::: Supplied records :::

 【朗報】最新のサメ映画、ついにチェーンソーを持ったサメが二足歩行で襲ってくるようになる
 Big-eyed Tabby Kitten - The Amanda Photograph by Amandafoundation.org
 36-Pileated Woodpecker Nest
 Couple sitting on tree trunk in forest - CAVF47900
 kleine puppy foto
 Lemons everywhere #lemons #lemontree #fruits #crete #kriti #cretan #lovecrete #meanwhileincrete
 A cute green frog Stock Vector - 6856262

:::
::: Supplied records :::

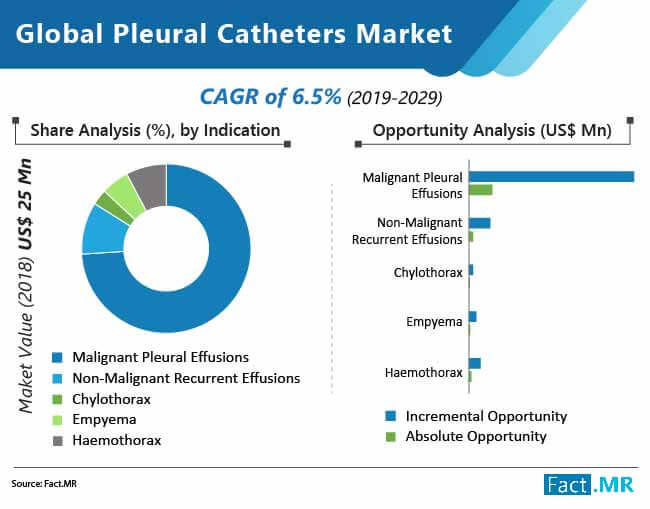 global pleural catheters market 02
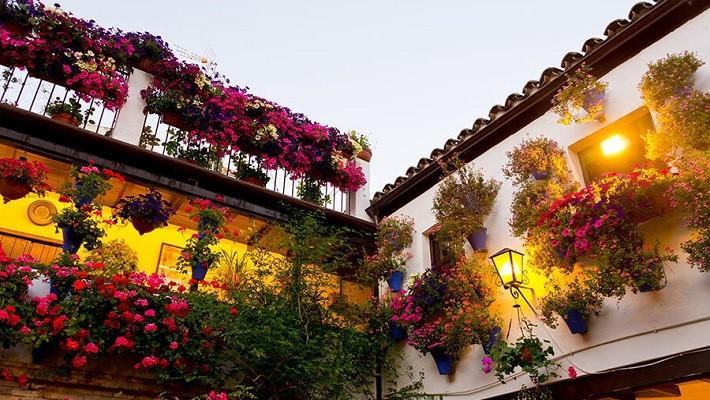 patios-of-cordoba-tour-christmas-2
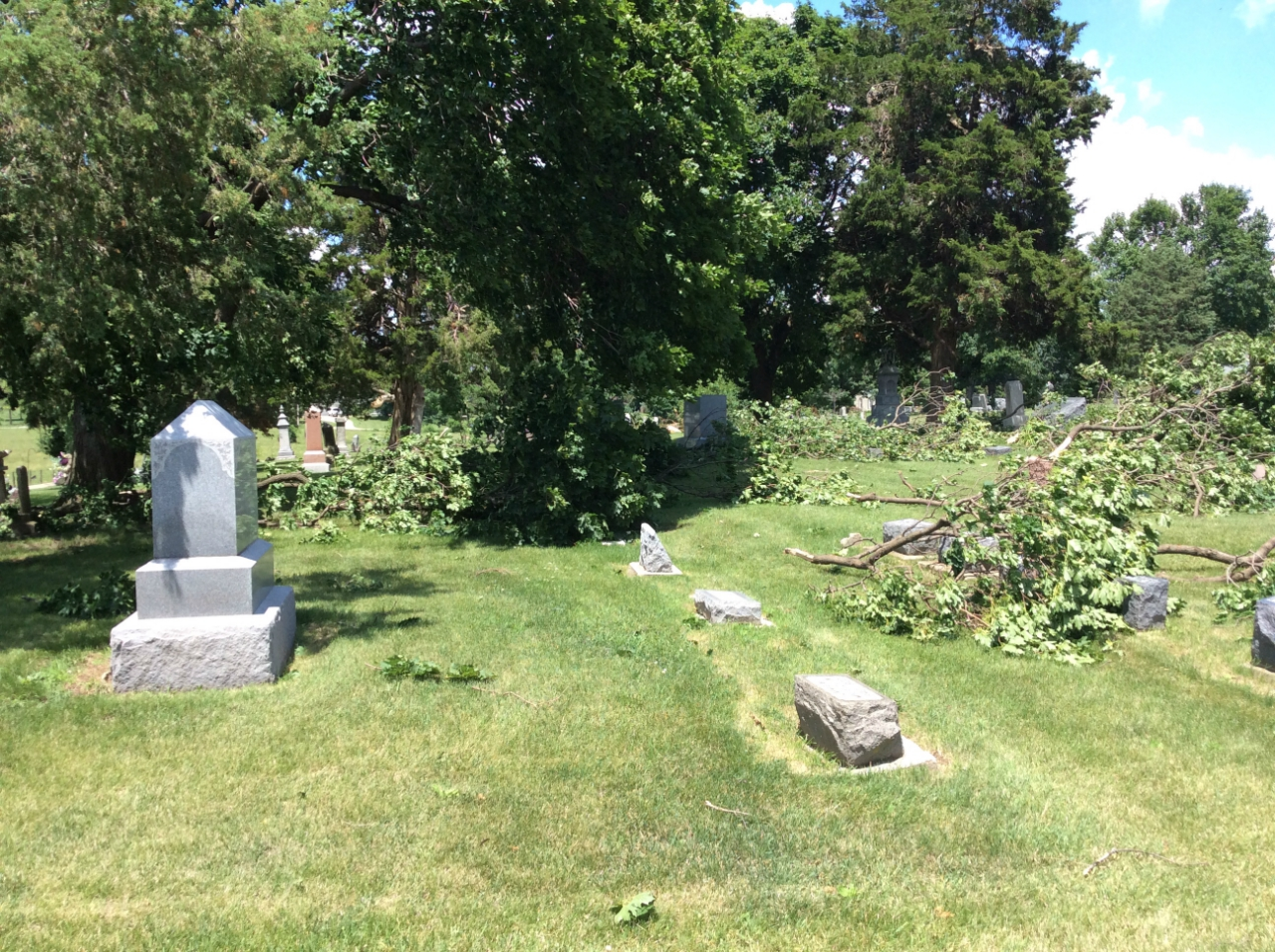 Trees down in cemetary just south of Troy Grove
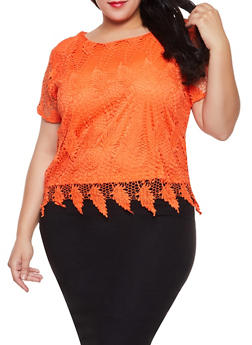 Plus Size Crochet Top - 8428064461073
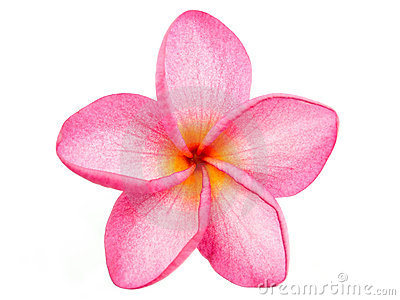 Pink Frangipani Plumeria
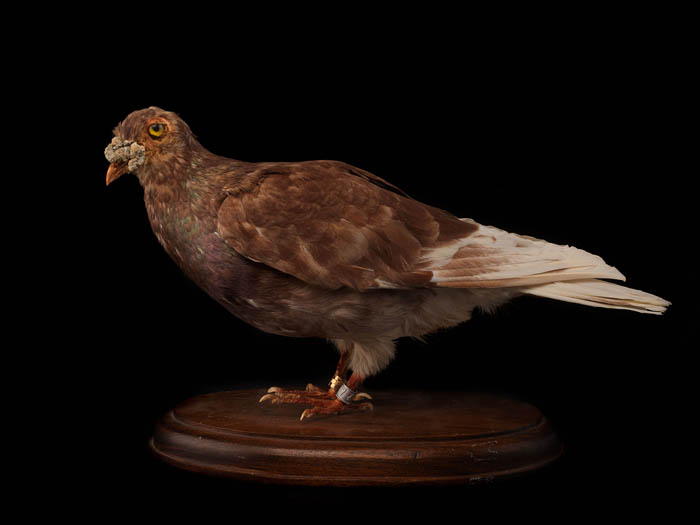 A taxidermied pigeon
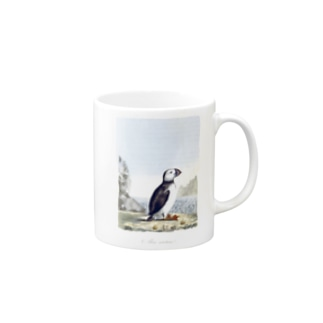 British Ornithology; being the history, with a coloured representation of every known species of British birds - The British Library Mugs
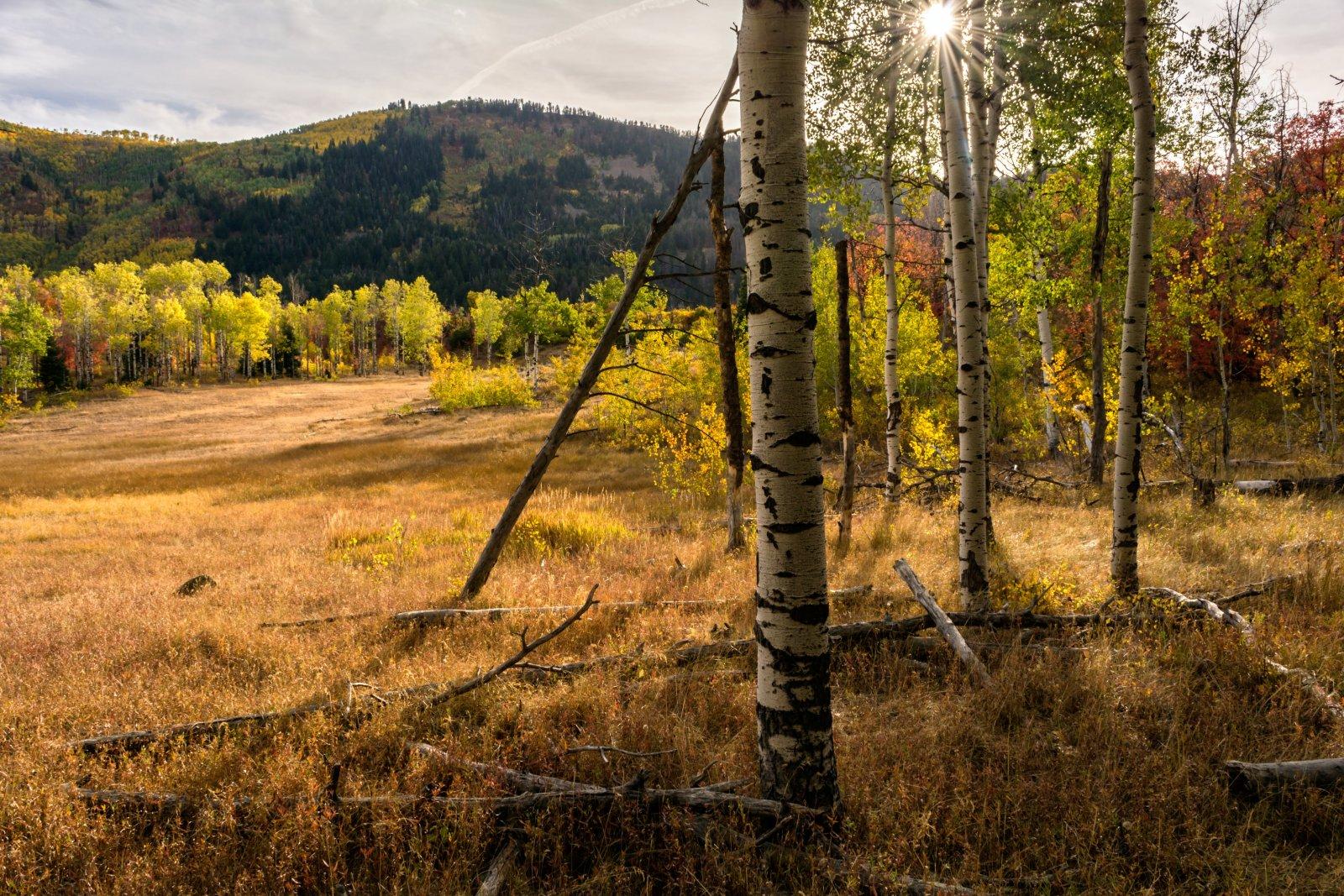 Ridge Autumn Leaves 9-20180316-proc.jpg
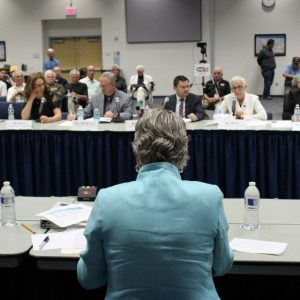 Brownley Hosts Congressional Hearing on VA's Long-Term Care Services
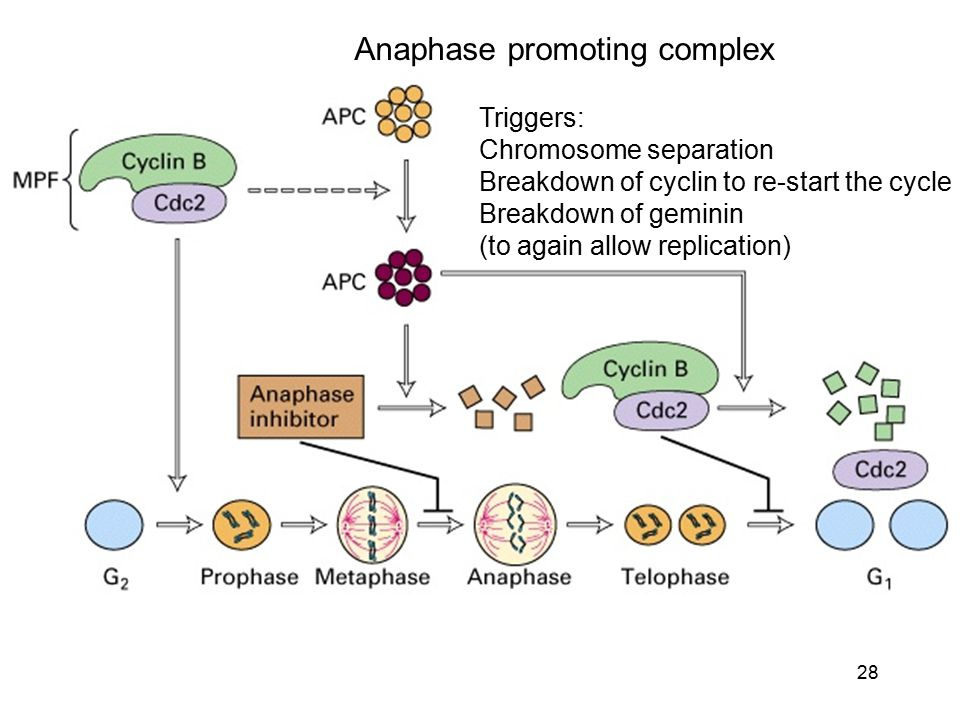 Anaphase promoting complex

:::
::: Supplied records :::

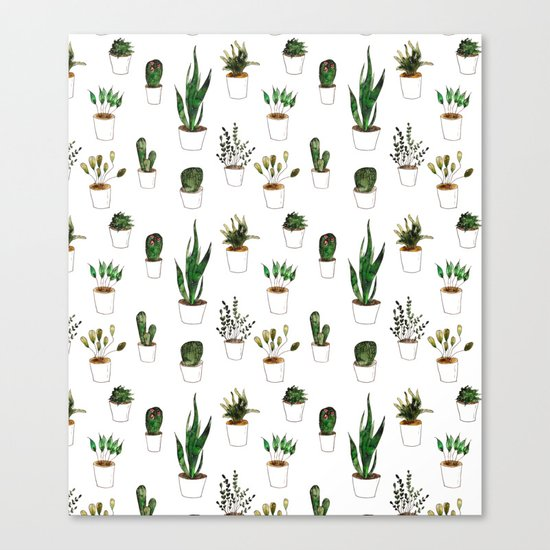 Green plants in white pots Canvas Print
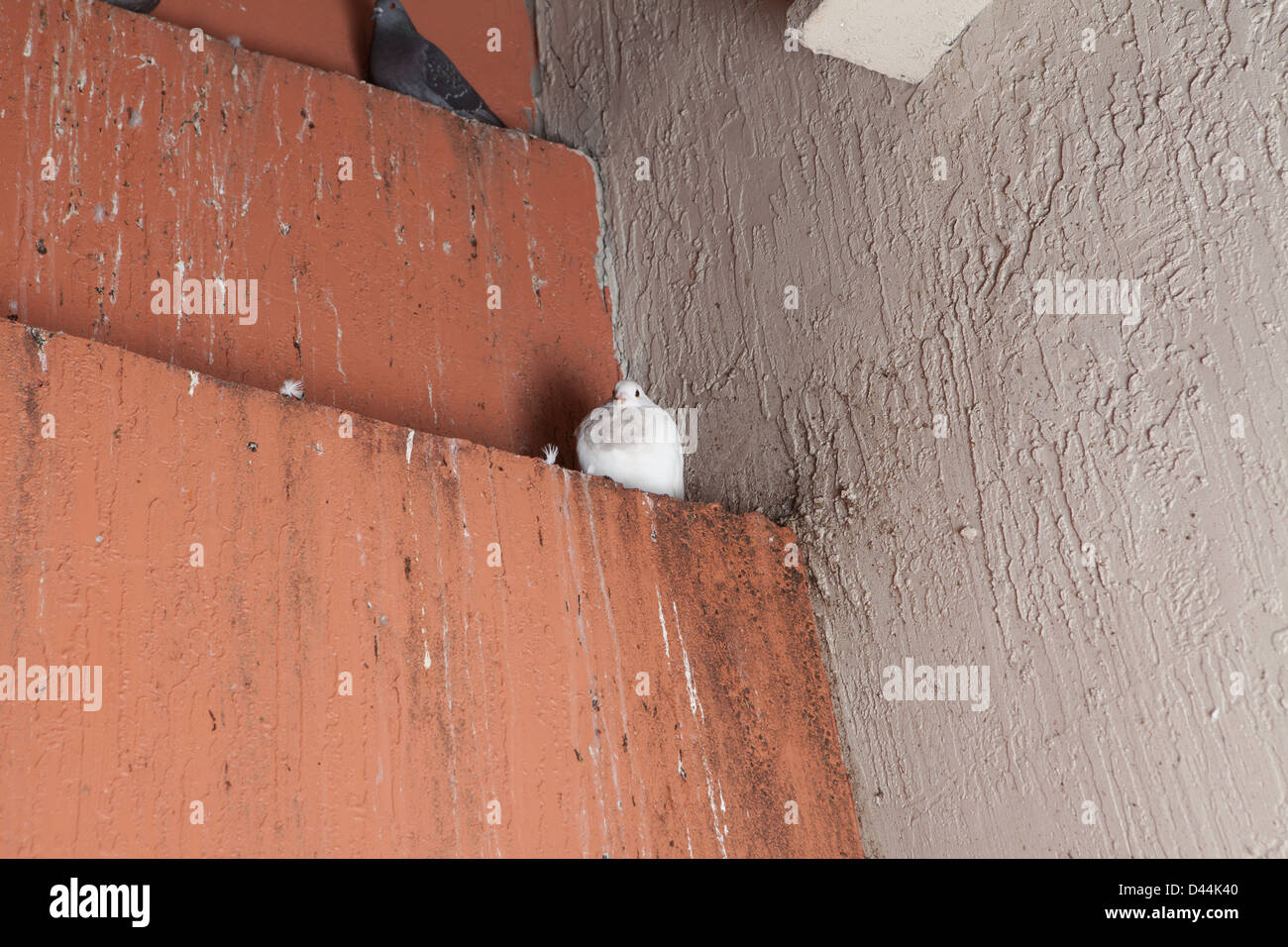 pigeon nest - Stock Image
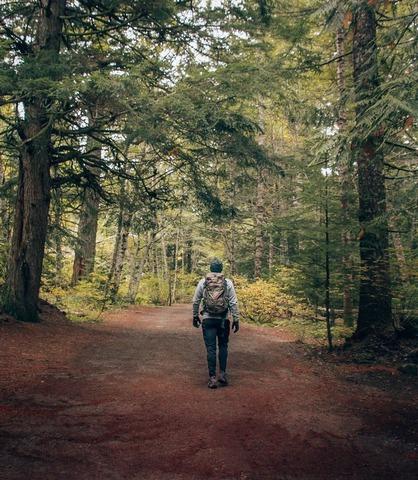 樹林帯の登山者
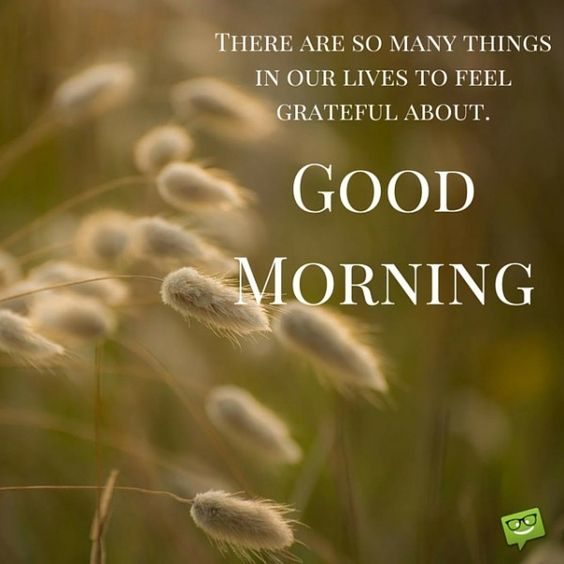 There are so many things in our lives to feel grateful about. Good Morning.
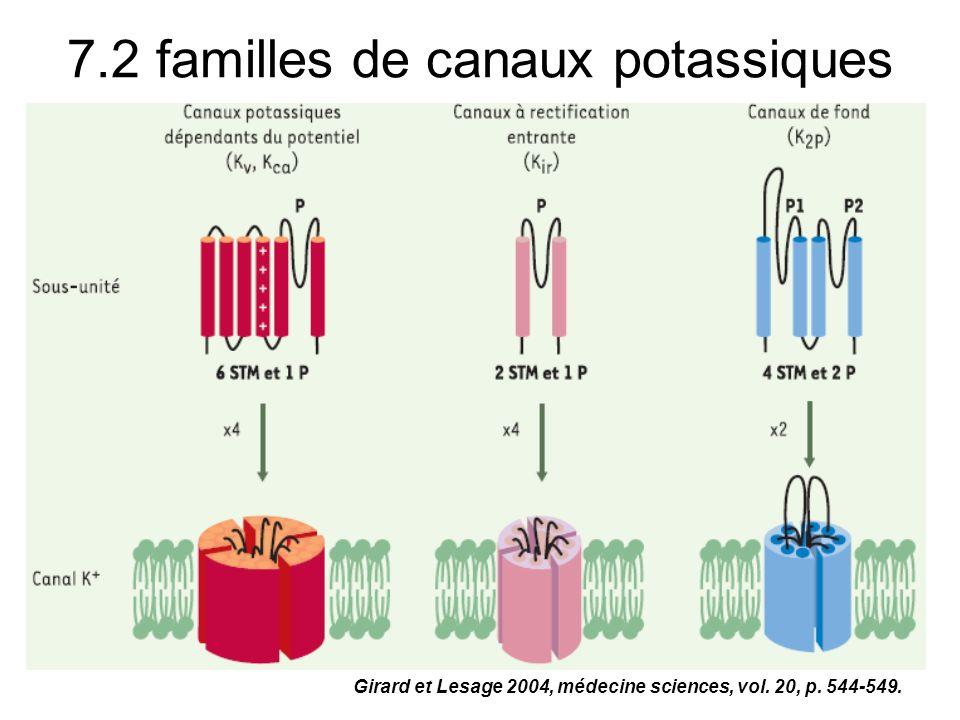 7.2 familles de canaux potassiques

:::

» **Activity**
Look above for the line containing "There are so", then copy exactly from it through the line containing "7.2 familles de canaux potassiques", keeping both and leaving out pictures. Add nothing else.

» **Exercise response**
 There are so many things in our lives to feel grateful about. Good Morning.
 7.2 familles de canaux potassiques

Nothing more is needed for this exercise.